# Set task
Pick up the passage on the veil of money from its final sentence and continue it.

___ Quoted text

= Veil of money =

The veil of money is the property assumed by some economists whereby money is a commodity like other commodities – such as oil or gold or food – as opposed to its having special properties.

This question arises in classical political economy, where John Stuart Mill argues that money is unimportant, and that while money might disguise the true values in an economy, it would only do so for a limited period of time. This was used to argue against government intervention in political economy as a waste of time. The problem expanded, however, as money swung back toward credit-based issuance of notes. What money meant, or was equivalent to, became important as governments attempted to adjust interest rates rather than maintain the gold standard.

In the 20th century the veil of money was used to describe questions of stability and the exchangeability of money for interest or commodity in a macroeconomic model. In essence, as long as money can be treated like a commodity, there is no stickiness between money and goods, or money and interest.

______
___ Listing

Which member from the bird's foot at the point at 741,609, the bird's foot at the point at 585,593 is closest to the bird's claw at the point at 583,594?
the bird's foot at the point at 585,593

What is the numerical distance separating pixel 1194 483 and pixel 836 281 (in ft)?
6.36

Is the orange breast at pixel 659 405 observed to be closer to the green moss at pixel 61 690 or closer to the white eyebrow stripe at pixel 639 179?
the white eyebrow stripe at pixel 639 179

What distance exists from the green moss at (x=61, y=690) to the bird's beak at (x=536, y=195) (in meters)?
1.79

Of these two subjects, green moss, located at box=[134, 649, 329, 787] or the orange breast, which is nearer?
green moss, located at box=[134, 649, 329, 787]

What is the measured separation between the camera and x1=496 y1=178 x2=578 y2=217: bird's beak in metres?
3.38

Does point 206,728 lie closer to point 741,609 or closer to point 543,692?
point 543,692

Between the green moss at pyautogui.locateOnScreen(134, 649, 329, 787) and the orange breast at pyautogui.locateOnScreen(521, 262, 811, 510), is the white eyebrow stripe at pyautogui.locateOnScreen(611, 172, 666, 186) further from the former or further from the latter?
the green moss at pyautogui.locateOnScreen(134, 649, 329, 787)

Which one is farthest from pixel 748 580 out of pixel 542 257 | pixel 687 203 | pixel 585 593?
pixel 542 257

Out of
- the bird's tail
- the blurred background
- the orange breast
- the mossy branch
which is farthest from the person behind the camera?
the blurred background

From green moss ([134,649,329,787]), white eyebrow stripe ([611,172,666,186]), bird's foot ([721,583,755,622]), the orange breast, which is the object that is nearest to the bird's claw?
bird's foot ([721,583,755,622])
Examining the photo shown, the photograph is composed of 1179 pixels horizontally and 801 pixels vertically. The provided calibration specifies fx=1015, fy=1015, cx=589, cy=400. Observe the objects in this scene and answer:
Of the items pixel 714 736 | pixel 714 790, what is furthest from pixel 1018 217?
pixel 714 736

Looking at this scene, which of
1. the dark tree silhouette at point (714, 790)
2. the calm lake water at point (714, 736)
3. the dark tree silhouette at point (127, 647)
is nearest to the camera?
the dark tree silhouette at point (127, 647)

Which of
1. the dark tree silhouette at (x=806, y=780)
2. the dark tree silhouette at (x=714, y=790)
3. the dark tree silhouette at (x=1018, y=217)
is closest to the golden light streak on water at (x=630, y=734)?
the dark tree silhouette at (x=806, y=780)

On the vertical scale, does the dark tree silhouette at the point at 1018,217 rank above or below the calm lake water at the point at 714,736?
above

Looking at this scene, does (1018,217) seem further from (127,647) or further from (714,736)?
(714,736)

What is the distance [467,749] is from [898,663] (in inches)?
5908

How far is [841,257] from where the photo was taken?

______

# Reply
The veil of money and, as a related issue, the quantity theory of money have special importance in economic theory throughout the 20th century. Actually, 20th century economics can be interpreted as a sequence of theoretical answers to the question whether money is only a veil or not. Different theories can be judged by their implied ideas as to the neutrality of money. In the simplest models and in the simplest form of the quantity theory of money, money is completely neutral, that is, changes in the money supply do not affect anything real. However, in the more elaborated models the neutrality theorem was applied rather to long-run considerations. For both Milton Friedman and Robert E. Lucas money was not a mere veil in the short run, so money was assumed to have real effects in the short run. The mechanisms through which money could exert these real effects were radically different and so were the sets of assumptions these authors created to establish their models. For example, Friedman postulated adaptive expectations, while Lucas assumed his economic agents to be able to form rational expectations. For both of them, money was only neutral in the long-run – that is, money was not just a veil in the short-run – but the scope of countercyclical economic policy was radically curtailed in new classical macroeconomics. In the case of rational expectations the monetary authority is not able to carry out systematic countercyclical economic policy – that is, it cannot exploit the existing short-run Phillips curve. However, it can be realized that if any of the conditions necessary to the ineffectiveness of systematic economic policy is not met, economic policy can be effective again, so, money is not only a veil.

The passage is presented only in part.